Disclosures Regarding Forward-Looking Statements 
 This summary annual report wrap includes forward-looking statements. You can identify our forward-looking statements by words such as “anticipate,” “believe,” 
“design,” “estimate,” “expect,” “forecast,” “goal,” “guidance,” “imply,” “intend,” “objective,” “opportunity,” “outlook,” “plan,” “position,” “pursue,” “prospective,” 
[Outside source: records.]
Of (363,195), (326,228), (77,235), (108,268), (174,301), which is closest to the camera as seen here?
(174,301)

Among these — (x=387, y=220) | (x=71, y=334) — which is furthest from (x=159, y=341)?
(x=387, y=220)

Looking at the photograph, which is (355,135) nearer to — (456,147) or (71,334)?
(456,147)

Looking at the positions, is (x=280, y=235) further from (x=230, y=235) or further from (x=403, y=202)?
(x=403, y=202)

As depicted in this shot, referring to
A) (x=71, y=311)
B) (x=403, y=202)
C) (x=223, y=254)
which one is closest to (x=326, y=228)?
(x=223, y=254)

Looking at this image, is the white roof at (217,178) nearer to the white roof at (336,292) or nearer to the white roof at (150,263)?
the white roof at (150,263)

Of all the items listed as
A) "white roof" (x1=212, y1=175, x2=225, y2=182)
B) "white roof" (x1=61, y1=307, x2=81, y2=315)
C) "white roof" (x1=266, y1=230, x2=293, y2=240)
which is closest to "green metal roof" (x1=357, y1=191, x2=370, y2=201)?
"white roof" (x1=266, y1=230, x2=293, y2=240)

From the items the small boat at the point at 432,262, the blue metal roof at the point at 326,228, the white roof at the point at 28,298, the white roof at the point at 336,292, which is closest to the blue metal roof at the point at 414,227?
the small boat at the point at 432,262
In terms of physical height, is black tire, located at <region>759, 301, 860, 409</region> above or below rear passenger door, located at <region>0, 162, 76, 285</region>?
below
“predict,” “project,” “potential,” “seek,” “strategy,” “target,” “could,” “may,” “should,” “would,” “will” or other similar expressions that convey the uncertainty of future 
events or outcomes. We have based our forward-looking statements on our current expectations, estimates and projections about our industry and our company. We 
caution that these statements are not guarantees of future performance and you should not rely unduly on them, as they involve risks, uncertainties and assumptions 
that we cannot predict. In addition, we have based many of these forward-looking statements on assumptions about future events that may prove to be inaccurate. 
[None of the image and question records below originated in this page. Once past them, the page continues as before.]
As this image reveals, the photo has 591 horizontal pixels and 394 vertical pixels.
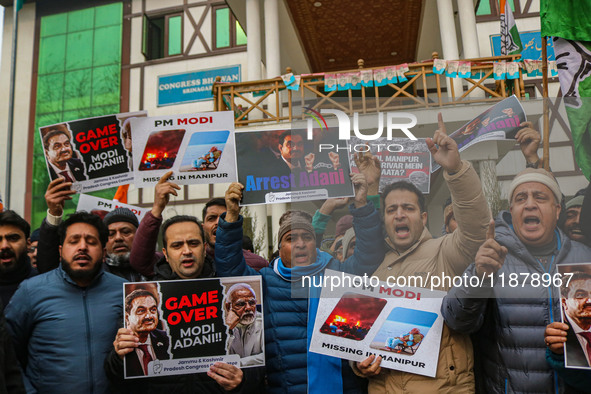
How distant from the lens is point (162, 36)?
15.7 m

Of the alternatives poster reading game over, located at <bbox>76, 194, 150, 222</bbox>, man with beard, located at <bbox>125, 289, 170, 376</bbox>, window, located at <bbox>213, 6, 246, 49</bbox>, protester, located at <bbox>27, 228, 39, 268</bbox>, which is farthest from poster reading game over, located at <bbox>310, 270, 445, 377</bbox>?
window, located at <bbox>213, 6, 246, 49</bbox>

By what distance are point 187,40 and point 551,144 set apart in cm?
1415

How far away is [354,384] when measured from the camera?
2756 mm

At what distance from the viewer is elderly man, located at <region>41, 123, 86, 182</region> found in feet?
11.3

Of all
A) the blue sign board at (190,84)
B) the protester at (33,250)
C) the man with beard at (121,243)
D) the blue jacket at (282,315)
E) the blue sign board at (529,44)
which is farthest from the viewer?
the blue sign board at (190,84)

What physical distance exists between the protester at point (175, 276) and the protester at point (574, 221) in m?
1.75

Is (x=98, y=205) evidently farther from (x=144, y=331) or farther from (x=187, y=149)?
(x=144, y=331)

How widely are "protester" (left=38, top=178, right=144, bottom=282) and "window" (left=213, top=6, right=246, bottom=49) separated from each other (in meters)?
11.7

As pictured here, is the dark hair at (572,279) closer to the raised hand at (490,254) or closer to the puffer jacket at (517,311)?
the puffer jacket at (517,311)

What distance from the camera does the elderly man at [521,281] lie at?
8.00 feet

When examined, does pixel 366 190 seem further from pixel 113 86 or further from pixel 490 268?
pixel 113 86

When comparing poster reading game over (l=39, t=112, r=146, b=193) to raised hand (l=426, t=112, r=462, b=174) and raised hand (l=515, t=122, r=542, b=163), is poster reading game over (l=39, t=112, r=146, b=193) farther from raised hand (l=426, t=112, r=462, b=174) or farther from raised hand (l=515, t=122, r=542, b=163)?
raised hand (l=515, t=122, r=542, b=163)

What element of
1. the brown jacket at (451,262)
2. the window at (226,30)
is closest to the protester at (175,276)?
the brown jacket at (451,262)

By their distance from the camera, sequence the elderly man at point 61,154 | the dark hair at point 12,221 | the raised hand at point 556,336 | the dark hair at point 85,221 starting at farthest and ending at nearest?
the elderly man at point 61,154
the dark hair at point 12,221
the dark hair at point 85,221
the raised hand at point 556,336
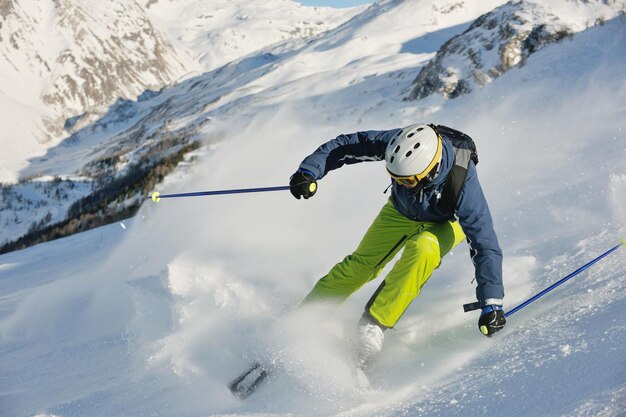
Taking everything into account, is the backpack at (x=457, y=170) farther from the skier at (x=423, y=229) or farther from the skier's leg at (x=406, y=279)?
the skier's leg at (x=406, y=279)

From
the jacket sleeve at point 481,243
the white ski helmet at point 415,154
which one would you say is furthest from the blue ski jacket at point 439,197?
the white ski helmet at point 415,154

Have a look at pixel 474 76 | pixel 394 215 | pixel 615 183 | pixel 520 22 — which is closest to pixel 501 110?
pixel 615 183

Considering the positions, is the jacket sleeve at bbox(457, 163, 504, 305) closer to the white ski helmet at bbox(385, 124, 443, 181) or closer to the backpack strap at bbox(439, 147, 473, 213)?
the backpack strap at bbox(439, 147, 473, 213)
While our management considers these assumptions to be reasonable, they are inherently subject to significant business, economic, competitive, regulatory and 
other risks, contingencies and uncertainties, most of which are difficult to predict and many of which are beyond our control. Accordingly, our actual results may differ 
materially from the future performance that we have expressed or forecast in our forward-looking statements. In accordance with “safe harbor” provisions of the Private 
Securities Litigation Reform Act of 1995, we have included in our attached Form 10-K for the year ended Dec. 31, 2016, cautionary language identifying important 
factors, though not necessarily all such factors, that could cause future outcomes to differ materially from those set forth in the forward-looking statements.